I'm a bit thick when it comes to this sort of thing, I've been getting mail saying that things I have never sent to people I've never heard of are returned and contain the KLEZ virus. I got the stuff from Symantec, ran it through twice and it said my computer didn't have it. I never open attachments.

I always check my mail on the server website before downoading and get a few on there that are dated "1 Jan 1970" yeah right, usually with an attachment of about 250kb. Is this Klez? I always delete these and other spam at the server.

Am I missing something?

Sounds like your procedures are good and you've nothing to reproach yourself for. It's likely that these e-mails coming in are themselves Spam and can happily be disregarded.

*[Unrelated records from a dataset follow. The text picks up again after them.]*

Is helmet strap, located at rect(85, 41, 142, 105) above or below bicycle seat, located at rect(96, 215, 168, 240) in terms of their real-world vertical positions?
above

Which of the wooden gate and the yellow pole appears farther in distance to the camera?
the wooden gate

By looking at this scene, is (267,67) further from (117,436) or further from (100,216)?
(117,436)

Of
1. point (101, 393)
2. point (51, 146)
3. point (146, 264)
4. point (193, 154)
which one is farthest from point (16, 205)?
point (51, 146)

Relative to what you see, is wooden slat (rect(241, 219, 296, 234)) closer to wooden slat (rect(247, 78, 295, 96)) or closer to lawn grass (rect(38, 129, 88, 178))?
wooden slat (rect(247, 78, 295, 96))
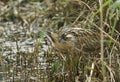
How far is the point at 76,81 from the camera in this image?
245 cm

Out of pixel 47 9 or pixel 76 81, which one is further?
pixel 47 9

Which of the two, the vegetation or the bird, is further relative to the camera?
the bird

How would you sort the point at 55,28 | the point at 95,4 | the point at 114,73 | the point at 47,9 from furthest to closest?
1. the point at 47,9
2. the point at 55,28
3. the point at 95,4
4. the point at 114,73

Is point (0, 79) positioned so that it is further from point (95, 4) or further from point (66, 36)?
point (95, 4)

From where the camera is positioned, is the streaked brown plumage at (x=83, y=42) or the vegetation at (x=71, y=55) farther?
the streaked brown plumage at (x=83, y=42)

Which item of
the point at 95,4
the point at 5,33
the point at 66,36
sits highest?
the point at 95,4

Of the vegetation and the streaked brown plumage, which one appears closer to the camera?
the vegetation

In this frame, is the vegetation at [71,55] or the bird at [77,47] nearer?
the vegetation at [71,55]

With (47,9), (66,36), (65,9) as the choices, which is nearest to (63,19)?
(65,9)

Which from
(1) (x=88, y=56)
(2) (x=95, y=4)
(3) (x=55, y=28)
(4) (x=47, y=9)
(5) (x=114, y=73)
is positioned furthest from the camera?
(4) (x=47, y=9)

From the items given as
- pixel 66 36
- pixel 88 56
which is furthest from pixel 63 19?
pixel 88 56

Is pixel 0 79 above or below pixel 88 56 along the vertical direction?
below

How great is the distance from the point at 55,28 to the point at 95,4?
0.96 meters

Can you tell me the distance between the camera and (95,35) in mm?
2609
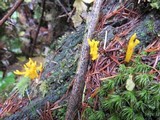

But be careful if you're on ME or XP. I had a bug in the Restore cache that was detected by McAfee but I couldn't figure out how to delete the corrupted files because they were protected. I went the long way round in the end and booted with the recovery disk to a Command prompt and got rid of them that way.

What seems certain is that your address has been "harvested" (like mine) and is now being circulated amonst the low-life who like to waste their lives thinking up new ways to send Spam.

Klez is much smaller than 250 KB normally. But I suppose that it can be packaged in any size the perpetrators want. The minimum size of those I've received would be in the 10-20KB region.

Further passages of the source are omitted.